_PROMPT_. Copy exactly the lines of the records below, and only those lines, beginning with the line that contains "top-tips1.png" and ending with the line that contains "DesignOvation Gallery Wood".

_INPUT_.
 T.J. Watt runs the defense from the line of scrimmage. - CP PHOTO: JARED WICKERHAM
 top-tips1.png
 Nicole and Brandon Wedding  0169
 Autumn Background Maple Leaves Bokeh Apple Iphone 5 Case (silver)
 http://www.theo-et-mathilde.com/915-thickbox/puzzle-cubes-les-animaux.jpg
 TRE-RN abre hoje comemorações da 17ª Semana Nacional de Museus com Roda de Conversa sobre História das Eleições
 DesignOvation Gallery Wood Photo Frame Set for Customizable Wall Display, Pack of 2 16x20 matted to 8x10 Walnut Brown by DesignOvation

* * *

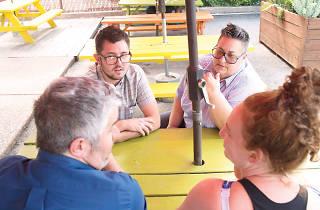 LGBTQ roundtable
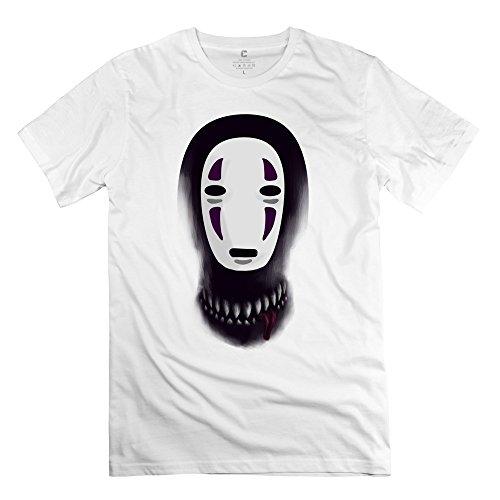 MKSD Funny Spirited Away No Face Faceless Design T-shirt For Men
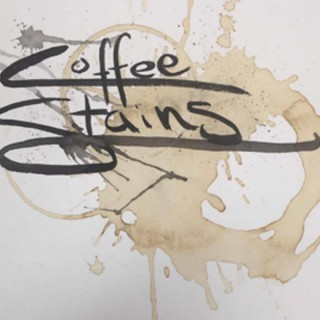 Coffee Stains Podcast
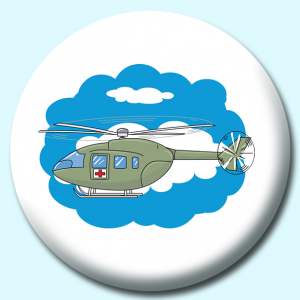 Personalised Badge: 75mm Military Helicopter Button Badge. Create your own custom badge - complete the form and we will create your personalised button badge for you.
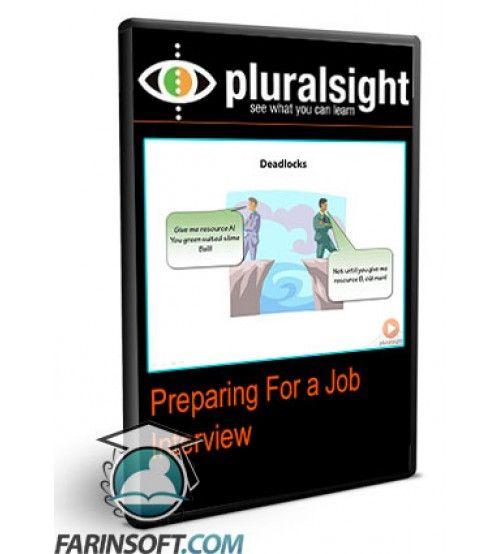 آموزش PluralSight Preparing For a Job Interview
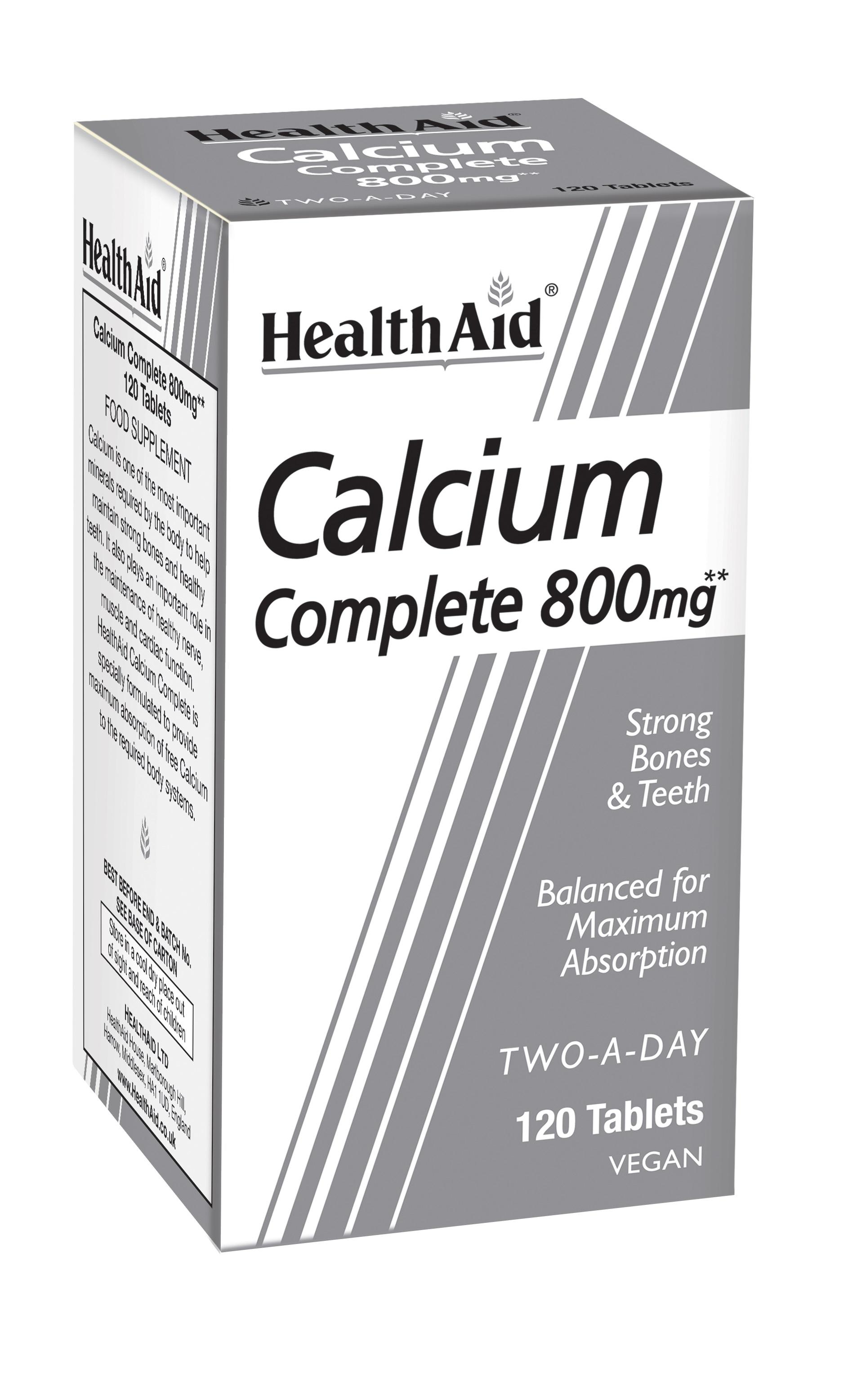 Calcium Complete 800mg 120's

_SOLUTION BELOW_.
 top-tips1.png
 Nicole and Brandon Wedding  0169
 Autumn Background Maple Leaves Bokeh Apple Iphone 5 Case (silver)
 http://www.theo-et-mathilde.com/915-thickbox/puzzle-cubes-les-animaux.jpg
 TRE-RN abre hoje comemorações da 17ª Semana Nacional de Museus com Roda de Conversa sobre História das Eleições
 DesignOvation Gallery Wood Photo Frame Set for Customizable Wall Display, Pack of 2 16x20 matted to 8x10 Walnut Brown by DesignOvation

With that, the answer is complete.